Text:
The only drawback is we really wanted a bed that slides out on the side with a larger wardrobe capacity. But having a large living area for entertaining, was extremely important to us, so we compromised and settled for a smaller bedroom instead. It's adequate, though barely. But again with the shirt closet that slides out the one side and the 2 small wardrobes on either side of the bed, along with the cabinets and shelf over the bed, we are making-do nicely. I did add a small lightweight 11"D x14"W chest with wicker drawers on the wall at the end of the bed which gives us some welcomed drawer space. IF the bedroom layout was like the OB 277RL we would say we have found THE perfect RV for us! I do have some experience in drawing and/or redesigning floor plans, though not a professional by any stretch, as I designed to scale, with 12 pages of specifications, the house we live in and had 4 contractors bidding to build it. Then years ago I was custom designing a travel trailer in conjunction with the manufacturer who told me they really liked my ideas and design changes...so much in fact, that within 2 years they incorporated a few of my design changes into a couple models of their trailer plans!!

Extracted data:
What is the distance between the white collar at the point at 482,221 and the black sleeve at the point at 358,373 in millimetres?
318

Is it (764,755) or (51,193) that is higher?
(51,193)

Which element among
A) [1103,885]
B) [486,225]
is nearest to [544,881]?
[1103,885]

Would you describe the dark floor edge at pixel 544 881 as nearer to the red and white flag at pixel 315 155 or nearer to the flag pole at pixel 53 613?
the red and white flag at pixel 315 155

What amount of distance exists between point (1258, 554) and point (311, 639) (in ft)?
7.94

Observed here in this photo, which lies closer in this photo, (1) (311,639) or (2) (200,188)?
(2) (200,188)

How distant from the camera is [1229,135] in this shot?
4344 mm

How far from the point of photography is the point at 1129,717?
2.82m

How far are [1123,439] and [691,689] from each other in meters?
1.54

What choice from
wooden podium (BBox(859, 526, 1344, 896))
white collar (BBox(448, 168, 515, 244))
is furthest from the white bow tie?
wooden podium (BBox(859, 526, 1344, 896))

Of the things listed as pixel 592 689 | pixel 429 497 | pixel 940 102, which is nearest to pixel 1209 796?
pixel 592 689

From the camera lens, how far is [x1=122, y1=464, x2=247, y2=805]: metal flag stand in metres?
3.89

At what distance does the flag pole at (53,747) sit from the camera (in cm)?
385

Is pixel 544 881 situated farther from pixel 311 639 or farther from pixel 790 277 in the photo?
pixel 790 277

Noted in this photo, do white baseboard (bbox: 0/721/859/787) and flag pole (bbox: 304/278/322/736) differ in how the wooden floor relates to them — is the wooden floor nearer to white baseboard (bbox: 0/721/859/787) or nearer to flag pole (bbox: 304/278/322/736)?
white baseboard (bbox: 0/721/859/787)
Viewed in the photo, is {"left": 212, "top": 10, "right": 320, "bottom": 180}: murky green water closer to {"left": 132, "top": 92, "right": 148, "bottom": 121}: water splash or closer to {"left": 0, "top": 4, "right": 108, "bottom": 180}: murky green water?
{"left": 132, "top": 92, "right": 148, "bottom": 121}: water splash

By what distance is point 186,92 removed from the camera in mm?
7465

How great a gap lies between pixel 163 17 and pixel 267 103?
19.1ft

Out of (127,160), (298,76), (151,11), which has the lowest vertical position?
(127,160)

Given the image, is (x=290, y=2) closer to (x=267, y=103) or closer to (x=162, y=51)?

What this exercise asks:
**a.** List every storage piece the RV post mentions for the bedroom.
**b.** Continue the RV post from its final sentence.
The listing has no connection to the RV post.

Per-task answers:
**a.**
- the shirt closet that slides out on one side
- the two small wardrobes on either side of the bed
- the cabinets over the bed
- the shelf over the bed
- the small lightweight 11"D x 14"W chest with wicker drawers

**b.**
It's a fun past-time for me to draw or redesign floorplans, whether houses or RV's!
We are looking forward to using and taking longer trips in 2014 with our 316RL. Would love to go to the OB rally in Ohio, but as yet we aren't sure those dates will work for us. The 316RL is not yet listed on the forum poll, so hope the administrator(s) add it to the list soon! I am eagerly looking forward to reading more posts from those with the 316RL trailers.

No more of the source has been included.